Yes, I'm spending the next 2 full weeks at the McGill Subarctic Research Station in Schefferville, Québec, sampling my field experiment with moss & their associated micro-ecosystem. And the most common question I get is: “Where is that?” *sigh* If only I'd found a reason to do research at the Bellairs research institute in the Barbados, I might have avoided this question :P


Schefferville is in northern Québec, near the border between Québec and Labrador. So close, I could easily walk to Labrador in a few hours from town. Getting to Labrador City would take a little longer ;-)

Vital statistics:

Formerly known as the town of Knob Lake, Schefferville was home to a mining community until the iron mine closed in the 1980's and most people left. It has since been a destination for hunting, fishing, and other outdoor activities, facilitated by the outfitters based in town. There is, however renewed interest in iron ore mining in the area, though not by the same company that built the railway.
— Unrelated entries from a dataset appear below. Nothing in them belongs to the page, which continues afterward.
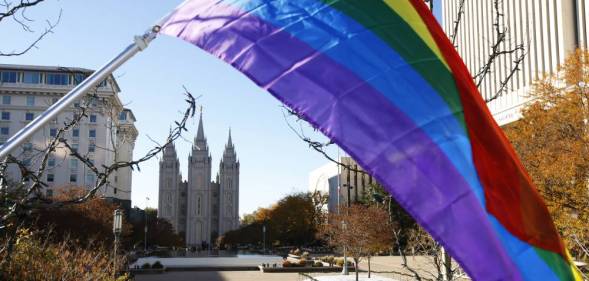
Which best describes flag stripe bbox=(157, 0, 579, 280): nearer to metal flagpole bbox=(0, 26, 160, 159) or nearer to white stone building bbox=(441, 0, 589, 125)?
metal flagpole bbox=(0, 26, 160, 159)

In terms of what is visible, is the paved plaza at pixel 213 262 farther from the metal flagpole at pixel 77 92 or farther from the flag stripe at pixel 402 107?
the flag stripe at pixel 402 107

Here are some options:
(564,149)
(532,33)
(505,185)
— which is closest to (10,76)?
(532,33)

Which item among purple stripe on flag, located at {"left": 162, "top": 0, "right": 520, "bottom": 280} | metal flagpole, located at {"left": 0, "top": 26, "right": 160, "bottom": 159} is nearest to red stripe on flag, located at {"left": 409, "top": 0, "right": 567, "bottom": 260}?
purple stripe on flag, located at {"left": 162, "top": 0, "right": 520, "bottom": 280}

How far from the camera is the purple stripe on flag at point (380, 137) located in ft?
7.89

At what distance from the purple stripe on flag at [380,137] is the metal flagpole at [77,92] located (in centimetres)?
33

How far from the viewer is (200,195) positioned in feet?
419

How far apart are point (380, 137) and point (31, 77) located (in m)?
87.0

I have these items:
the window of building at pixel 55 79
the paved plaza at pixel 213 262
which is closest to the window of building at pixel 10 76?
the window of building at pixel 55 79

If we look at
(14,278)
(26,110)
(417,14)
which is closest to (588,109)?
(14,278)

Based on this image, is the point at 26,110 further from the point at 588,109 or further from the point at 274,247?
the point at 588,109

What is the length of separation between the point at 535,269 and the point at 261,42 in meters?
1.50

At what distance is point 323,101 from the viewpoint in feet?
8.35

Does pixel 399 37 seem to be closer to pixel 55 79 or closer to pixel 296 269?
pixel 296 269

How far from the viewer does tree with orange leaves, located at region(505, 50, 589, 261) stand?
2134 centimetres
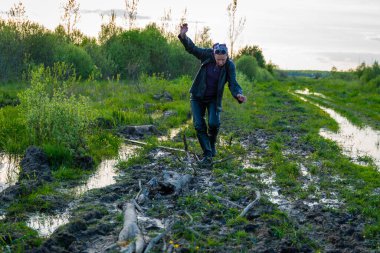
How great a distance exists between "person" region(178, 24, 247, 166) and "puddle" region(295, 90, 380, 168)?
3344 mm

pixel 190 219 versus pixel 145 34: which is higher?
pixel 145 34

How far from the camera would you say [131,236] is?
15.5 ft

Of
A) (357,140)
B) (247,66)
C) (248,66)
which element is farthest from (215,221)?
(248,66)

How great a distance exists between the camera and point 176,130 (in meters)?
12.7

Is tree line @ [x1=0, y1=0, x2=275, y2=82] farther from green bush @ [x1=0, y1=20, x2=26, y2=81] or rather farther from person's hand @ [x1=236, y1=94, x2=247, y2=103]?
person's hand @ [x1=236, y1=94, x2=247, y2=103]

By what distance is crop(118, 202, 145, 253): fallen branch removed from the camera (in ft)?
14.5

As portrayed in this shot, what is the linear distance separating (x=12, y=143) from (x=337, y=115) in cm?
1353

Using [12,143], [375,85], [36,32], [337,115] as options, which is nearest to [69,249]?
[12,143]

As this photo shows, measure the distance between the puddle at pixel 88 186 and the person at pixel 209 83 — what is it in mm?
1638

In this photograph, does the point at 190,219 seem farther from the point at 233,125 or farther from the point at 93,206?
the point at 233,125

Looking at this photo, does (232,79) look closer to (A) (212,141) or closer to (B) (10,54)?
(A) (212,141)

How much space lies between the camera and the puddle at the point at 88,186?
5238 mm

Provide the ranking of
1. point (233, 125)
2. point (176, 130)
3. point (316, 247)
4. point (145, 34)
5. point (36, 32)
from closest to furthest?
1. point (316, 247)
2. point (176, 130)
3. point (233, 125)
4. point (36, 32)
5. point (145, 34)

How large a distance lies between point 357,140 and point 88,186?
8.22m
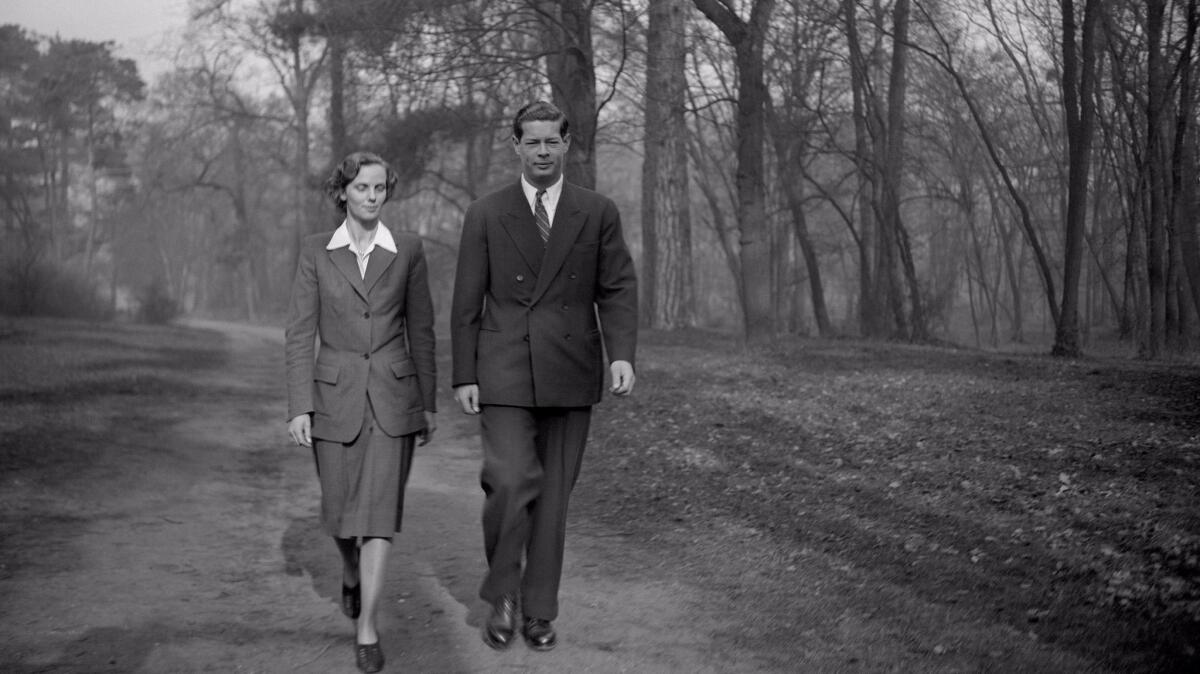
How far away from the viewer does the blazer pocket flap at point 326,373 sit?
4133 millimetres

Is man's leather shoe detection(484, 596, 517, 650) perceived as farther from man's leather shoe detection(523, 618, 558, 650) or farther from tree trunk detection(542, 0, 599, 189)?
tree trunk detection(542, 0, 599, 189)

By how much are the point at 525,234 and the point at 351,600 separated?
5.97ft

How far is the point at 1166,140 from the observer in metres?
16.3

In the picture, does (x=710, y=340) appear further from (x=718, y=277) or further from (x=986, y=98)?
(x=718, y=277)

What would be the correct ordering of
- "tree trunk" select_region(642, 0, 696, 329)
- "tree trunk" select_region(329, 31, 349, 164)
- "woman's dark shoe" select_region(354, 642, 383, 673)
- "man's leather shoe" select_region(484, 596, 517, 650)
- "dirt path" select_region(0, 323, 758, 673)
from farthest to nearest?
1. "tree trunk" select_region(329, 31, 349, 164)
2. "tree trunk" select_region(642, 0, 696, 329)
3. "man's leather shoe" select_region(484, 596, 517, 650)
4. "dirt path" select_region(0, 323, 758, 673)
5. "woman's dark shoe" select_region(354, 642, 383, 673)

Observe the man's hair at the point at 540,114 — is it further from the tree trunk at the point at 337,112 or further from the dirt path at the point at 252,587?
the tree trunk at the point at 337,112

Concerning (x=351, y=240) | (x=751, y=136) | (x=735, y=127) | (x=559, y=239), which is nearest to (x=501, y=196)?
(x=559, y=239)

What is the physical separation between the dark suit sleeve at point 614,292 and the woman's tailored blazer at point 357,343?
752 mm

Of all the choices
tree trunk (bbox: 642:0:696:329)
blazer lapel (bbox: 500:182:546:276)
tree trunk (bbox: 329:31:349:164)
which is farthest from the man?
tree trunk (bbox: 329:31:349:164)

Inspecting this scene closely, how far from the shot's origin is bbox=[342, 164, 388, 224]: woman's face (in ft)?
13.9

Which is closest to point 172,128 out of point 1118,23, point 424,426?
point 1118,23

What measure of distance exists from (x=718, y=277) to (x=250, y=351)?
112 ft

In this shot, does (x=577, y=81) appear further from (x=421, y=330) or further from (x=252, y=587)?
(x=421, y=330)

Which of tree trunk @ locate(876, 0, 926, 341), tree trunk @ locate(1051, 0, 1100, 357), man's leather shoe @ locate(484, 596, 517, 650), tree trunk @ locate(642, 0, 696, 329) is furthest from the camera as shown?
tree trunk @ locate(642, 0, 696, 329)
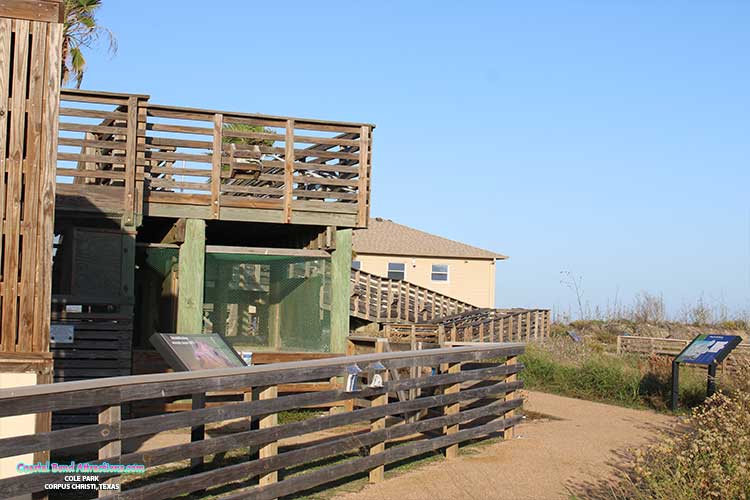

As far as I know, Schefferville has one school, an arena, sports field, one general store, a hardware store / snowmobile repair shop, a combination Dépanneur & SAQ Express (alcohol counter), much of it owned by the same man. There are also at least 2 bars in the area, although I was told not to go to a certain one unless I wanted to get into a bar fight. The airport is actually much closer to town than the train station, although there is a taxi from the train. It doesn't look like one, and is in fact an old ambulance past it’s prime, but you can ask around and someone will point it out when it comes.


I've been impressed with the depth of the scenery here: the land and the sky have a distinctly more three-dimensional appearance and feeling than in an urban environment. Even the sky has more depth than I remember in Vancouver, with usually at least 3 layers, making for some striking and beautiful sunsets.


I made a little flyby tour of the area in Google Earth, including my study site. I am such a nerd.